E tinha aprendido aquilo em que sempre acreditara secretamente, que a diferença entre a escrita de viagens e a ficção é a diferença entre registar o que os olhos veem e descobrir o que a imaginação sabe.» (p. 379)
E assim terminará esta nossa viagem, num círculo fechado, em que se chega ao ponto de partida, como um livro que se fecha para depois voltar a ler, como uma viagem de comboio que se repete mas que será sempre nova apesar de já termos visitado aqueles apeadeiros e estações.

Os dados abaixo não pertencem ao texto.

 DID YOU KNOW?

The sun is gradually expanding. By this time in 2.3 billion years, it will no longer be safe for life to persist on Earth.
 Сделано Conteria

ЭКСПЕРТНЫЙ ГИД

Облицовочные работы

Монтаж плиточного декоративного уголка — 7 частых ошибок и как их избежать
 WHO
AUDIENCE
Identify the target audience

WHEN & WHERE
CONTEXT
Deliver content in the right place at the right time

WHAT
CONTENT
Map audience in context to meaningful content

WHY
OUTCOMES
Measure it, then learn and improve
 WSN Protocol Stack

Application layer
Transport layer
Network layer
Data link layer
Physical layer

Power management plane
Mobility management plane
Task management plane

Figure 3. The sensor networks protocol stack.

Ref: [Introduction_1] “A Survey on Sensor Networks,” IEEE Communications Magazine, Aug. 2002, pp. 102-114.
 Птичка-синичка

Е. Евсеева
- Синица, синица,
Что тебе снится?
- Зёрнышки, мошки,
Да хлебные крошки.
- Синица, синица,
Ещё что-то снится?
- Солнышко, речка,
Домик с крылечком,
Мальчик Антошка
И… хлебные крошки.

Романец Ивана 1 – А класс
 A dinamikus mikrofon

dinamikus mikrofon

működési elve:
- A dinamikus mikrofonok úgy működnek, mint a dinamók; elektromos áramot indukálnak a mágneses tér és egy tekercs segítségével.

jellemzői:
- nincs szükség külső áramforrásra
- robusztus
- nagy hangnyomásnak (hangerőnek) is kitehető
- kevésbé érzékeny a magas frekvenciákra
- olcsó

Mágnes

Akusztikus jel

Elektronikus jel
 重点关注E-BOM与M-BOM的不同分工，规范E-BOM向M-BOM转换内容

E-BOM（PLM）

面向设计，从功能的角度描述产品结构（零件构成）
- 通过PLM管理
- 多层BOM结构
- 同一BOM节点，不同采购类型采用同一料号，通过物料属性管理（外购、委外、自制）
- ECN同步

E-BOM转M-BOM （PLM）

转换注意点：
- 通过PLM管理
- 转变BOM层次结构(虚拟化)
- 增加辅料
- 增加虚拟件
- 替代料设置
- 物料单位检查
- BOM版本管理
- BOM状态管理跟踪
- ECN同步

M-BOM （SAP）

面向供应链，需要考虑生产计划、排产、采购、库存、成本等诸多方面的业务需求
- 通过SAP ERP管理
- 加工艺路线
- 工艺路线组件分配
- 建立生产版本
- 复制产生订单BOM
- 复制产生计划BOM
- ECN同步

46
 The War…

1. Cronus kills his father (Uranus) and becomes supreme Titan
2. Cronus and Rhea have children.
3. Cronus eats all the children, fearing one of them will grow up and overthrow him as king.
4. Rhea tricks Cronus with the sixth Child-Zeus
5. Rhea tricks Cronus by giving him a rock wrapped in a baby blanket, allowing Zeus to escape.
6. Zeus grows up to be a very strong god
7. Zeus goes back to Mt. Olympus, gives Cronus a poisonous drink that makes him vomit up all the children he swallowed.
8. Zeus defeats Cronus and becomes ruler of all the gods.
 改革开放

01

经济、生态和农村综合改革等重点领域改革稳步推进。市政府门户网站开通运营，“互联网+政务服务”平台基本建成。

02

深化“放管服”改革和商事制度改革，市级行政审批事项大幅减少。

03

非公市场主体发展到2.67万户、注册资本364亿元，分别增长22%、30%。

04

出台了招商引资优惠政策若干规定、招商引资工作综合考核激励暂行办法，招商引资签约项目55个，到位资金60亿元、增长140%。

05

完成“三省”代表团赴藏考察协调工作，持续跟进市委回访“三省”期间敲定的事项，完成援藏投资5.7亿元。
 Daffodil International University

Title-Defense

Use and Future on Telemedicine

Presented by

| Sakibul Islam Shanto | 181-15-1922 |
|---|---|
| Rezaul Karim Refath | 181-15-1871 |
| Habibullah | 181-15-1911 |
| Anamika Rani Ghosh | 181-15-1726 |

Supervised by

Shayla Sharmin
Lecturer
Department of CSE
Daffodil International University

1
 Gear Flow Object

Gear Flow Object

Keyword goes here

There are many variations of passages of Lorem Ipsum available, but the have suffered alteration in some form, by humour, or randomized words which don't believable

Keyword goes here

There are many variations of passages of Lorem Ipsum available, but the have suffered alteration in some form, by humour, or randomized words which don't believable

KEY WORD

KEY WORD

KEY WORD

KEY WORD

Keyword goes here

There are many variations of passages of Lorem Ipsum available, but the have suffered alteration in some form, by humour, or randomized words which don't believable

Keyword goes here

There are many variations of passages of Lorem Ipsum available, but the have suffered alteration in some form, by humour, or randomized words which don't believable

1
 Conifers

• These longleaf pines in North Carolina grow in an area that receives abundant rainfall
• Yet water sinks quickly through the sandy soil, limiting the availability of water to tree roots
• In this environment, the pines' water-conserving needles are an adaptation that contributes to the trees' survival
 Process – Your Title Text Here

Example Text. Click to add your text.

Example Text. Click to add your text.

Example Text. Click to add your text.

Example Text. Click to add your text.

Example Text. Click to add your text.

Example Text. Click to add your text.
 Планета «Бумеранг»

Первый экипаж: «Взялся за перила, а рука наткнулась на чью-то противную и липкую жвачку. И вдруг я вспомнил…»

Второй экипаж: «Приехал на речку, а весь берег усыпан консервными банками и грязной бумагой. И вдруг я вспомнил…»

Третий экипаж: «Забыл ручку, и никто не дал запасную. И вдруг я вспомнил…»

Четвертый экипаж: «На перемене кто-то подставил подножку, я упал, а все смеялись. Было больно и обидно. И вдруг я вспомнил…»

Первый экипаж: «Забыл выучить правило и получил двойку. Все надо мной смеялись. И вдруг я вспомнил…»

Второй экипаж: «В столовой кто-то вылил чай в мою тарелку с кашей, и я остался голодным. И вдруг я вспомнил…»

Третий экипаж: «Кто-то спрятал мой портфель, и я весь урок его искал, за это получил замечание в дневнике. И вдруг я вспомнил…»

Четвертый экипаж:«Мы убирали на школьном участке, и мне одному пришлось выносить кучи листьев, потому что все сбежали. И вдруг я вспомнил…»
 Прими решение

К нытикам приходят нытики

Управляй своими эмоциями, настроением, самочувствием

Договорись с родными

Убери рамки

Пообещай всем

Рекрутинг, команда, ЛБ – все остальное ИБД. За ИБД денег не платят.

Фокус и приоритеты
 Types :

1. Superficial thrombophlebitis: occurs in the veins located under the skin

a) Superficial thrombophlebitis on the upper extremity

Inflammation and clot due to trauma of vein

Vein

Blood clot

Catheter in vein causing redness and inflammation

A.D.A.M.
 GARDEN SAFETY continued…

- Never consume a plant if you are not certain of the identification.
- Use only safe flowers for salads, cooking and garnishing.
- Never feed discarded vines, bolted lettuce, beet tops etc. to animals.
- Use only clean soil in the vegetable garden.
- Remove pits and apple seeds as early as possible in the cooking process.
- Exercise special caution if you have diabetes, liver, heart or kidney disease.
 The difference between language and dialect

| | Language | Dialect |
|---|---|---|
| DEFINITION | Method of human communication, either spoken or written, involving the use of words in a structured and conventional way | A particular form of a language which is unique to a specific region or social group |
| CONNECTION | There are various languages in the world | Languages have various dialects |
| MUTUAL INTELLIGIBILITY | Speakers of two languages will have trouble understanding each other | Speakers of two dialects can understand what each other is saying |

Regressado a África 10 anos depois da sua última visita, Paul Theroux aproveita para visitar os bairros pobres da Cidade do Cabo, não numa «pornografia da pobreza», similar ao «turismo de bairro de lata» da Índia e América do Sul, mas para verificar se houve de facto desenvolvimento nos bairros que conheceu antigamente e que foram recebendo ajudas externas. A sua ideia é partir da Cidade do Cabo, atravessar a Namíbia e chegar ao Norte de África, mas o que encontra em Angola é tão brutal que acaba por desistir da viagem. O autor apresenta África, esse «continente infestado de conselheiros estrangeiros», em toda a sua crueza, desde a instabilidade política que ainda se vive na África do Sul pós-apartheid, apesar de líderes políticos ainda cantarem hinos como «Disparem sobre o boer», sendo depois apoiados por vedetas como o Bono dos U2 que compara essa música às canções populares da Irlanda do Norte, até ao facto de os países continuarem a sugar ajudas externas vindas de almas caridosas – do mundo do cinema ao das organizações internacionais -, o que só inviabiliza, segundo Theroux, que as economias se possam sustentar de modo autónomo, sem propriamente querer criticar a caridade mas considerando que muitos desses gestos são mal orientados. Deixo aqui a sua introdução à Namíbia, país que me preparo para atravessar a partir de amanhã, mais ou menos seguindo a peugada deste autor:
«A Namíbia – um país grande, com pouca população e formado sobretudo por deserto árido e pedregoso – recebe a atenção de muitos americanos caridosos. Só existe uma cidade no país, e não é propriamente uma cidade: Windhoek, a capital, tem duzentos e cinquenta mil habitantes. É do mesmo tamanho que Newark, Nova Jérsia, e posso acreditar que muitos visitantes de Newark a Windhoek fazem a viagem com a ideia de dizer aos locais como devem viver.
De facto, Newark e Windhoek enfrentam alguns problemas semelhantes. Ambas as cidades lutam para manterem programas de literacia e reduzirem a probreza e o desemprego. Há uma diferença: o número de alunos que terminam o ensino secundário é maior em Windhoek do que em Newark (…). Os arredores de Windhoek são perigosos, sim, e, embora se cometam menos homicídios do que em Newark, há o dobro dos roubos e três vezes mais assaltos. Os windhoekianos são, no entanto, ostensivamente mais delicados. Windhoek possui um clima mais ameno do que Newark e tem acesso a minas de diamantes. Não fica longe de uma costa impoluta e e há manadas de leões e de elefantes que vagueiam nas redondezas. As ruas de Windhoek também são mais limpas do que as de Newark.» (pp. 109-10).